Comme suivre Terry, à quelques heures de l’enfermement. Condamné à deux ans de prison, ce gosse de moins de dix-huit ans file pour une dernière partie de pêche avec ce grand-père peu apprécié par ses parents. Installé sur la barque, auprès de ce vieil homme taciturne, Terry redoute ce qui l’attend. Honnêtement, je n’ai pu m’empêcher en lisant ces mots aux parties de pêche que Callan a partagé avec ce sacré Jim Harrison. J’ai eu la chance de lire un témoignage de l’auteur sur ces instants magiques (il ne parlait pas d’écriture, Callan était trop timide …) et je me dis que cette nouvelle est un hommage à son mentor.

Il faisait chaud et tout n’était que nuances – le lac couvert de feuilles de nénuphar, les rives foisonnantes d’oliviers sauvages et de saules, la pelouse (…) Terry s’efforça de graver cette image dans sa mémoire, chaque teinte de vert, le chant des cigales, la rugosité du manche des rames, la sueur qui lui coulait dans les yeux, l’odeur fétide du lac.

ll y aussi chez Callan Wink ces couples qui se délitent, ils prennent des amants ou confient leurs petits secrets mais ils gardent toujours une profonde affection envers eux, car ils savent que sans eux, leur vie ne serait pas la même, comme cet homme qui confie que pendant 32 ans, c’est sa femme qui « tenu la maison », tenu la barre et que sans elle, il serait sans doute resté au même endroit.  Comme Perry qui se déguise en Custer chaque année pour retrouver sa squaw assassin, alors que sa femme se bat contre un cancer ou ce jeune homme qui s’éprend d’une femme plus âgée. Il ya Lauren qui s’éprend d’une femme ou Jason, l’irascible, qui s’attache à une gosse. L’amour est comme un fleur, dont le pistil peut à tout instant s’envoler, à moins qu’on ne le saisisse au vol. Ils sont profondément touchants les personnages de Callan Wink.

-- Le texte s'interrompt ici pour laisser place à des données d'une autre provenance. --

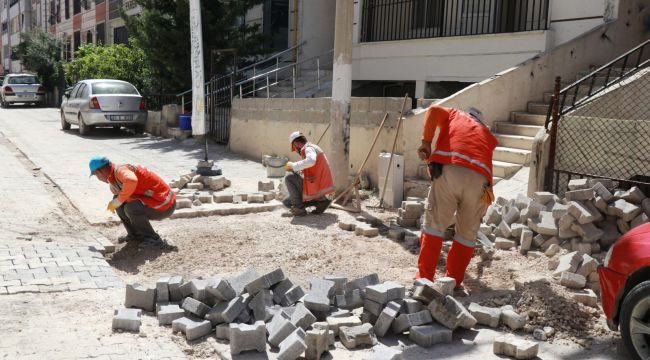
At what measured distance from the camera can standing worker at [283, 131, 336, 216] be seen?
303 inches

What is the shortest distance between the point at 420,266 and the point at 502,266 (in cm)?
125

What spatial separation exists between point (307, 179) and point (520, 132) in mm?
3534

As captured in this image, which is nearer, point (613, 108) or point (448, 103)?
point (613, 108)

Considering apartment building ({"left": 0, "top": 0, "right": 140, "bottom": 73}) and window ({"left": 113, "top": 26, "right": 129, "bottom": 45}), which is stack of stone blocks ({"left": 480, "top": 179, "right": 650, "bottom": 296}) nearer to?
apartment building ({"left": 0, "top": 0, "right": 140, "bottom": 73})

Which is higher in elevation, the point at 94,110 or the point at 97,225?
the point at 94,110

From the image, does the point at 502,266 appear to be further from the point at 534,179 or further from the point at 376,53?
the point at 376,53

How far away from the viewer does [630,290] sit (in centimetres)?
394

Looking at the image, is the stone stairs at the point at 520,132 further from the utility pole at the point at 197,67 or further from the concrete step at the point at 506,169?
the utility pole at the point at 197,67

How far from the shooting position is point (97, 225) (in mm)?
7574

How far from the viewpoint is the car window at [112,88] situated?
1726 cm

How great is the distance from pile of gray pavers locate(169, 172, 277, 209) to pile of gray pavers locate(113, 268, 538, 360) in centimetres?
373

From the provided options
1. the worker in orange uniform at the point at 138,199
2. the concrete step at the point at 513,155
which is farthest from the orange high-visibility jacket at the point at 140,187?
the concrete step at the point at 513,155

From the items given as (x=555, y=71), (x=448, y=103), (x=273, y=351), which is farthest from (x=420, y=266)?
(x=555, y=71)

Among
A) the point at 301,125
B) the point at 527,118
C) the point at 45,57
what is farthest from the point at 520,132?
the point at 45,57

Je suppose que douze ans est un âge comme les autres, avait déclaré alors son père. A l’époque, August avait cru qu’il parlait du chien. Plus tard, il pensa que son père avait voulu peut-être dire que douze ans était un âge comme un autre pour qu’un garçon perde pour la première fois une chose qu’il aime.

Et ils sont parfois drôle comme cet idiot de Sid qui court dans le désert, pieds et cul nus, avec ce chien volé. Un chien français de surcroît ! Quel numéro ce Callan !

Dans Danse du soleil, Rand découvre la vie des Indiens Crow, qui sont présents tout au long de ce recueil, à travers plusieurs personnages. Un vrai plus pour moi évidemment.  Rand, petit chef d’entreprise a toujours employé des Mexicains, la plupart sont ici illégalement, mais pour lui, ces hommes aiment leur métier et rien ne peut remplacer cela. Mais Rand va bientôt prendre une décision qu’il va regretter profondément. Sans autre chose que son travail, Rand déprime et son meilleur ami, marié à une Crow va alors l’emmener assister à une cérémonie indienne, la danse du soleil. J’ai commencé ma lecture par cette nouvelle et j’ai toute de suite que j’étais tombé sur un bijou. Un énorme coup de coeur.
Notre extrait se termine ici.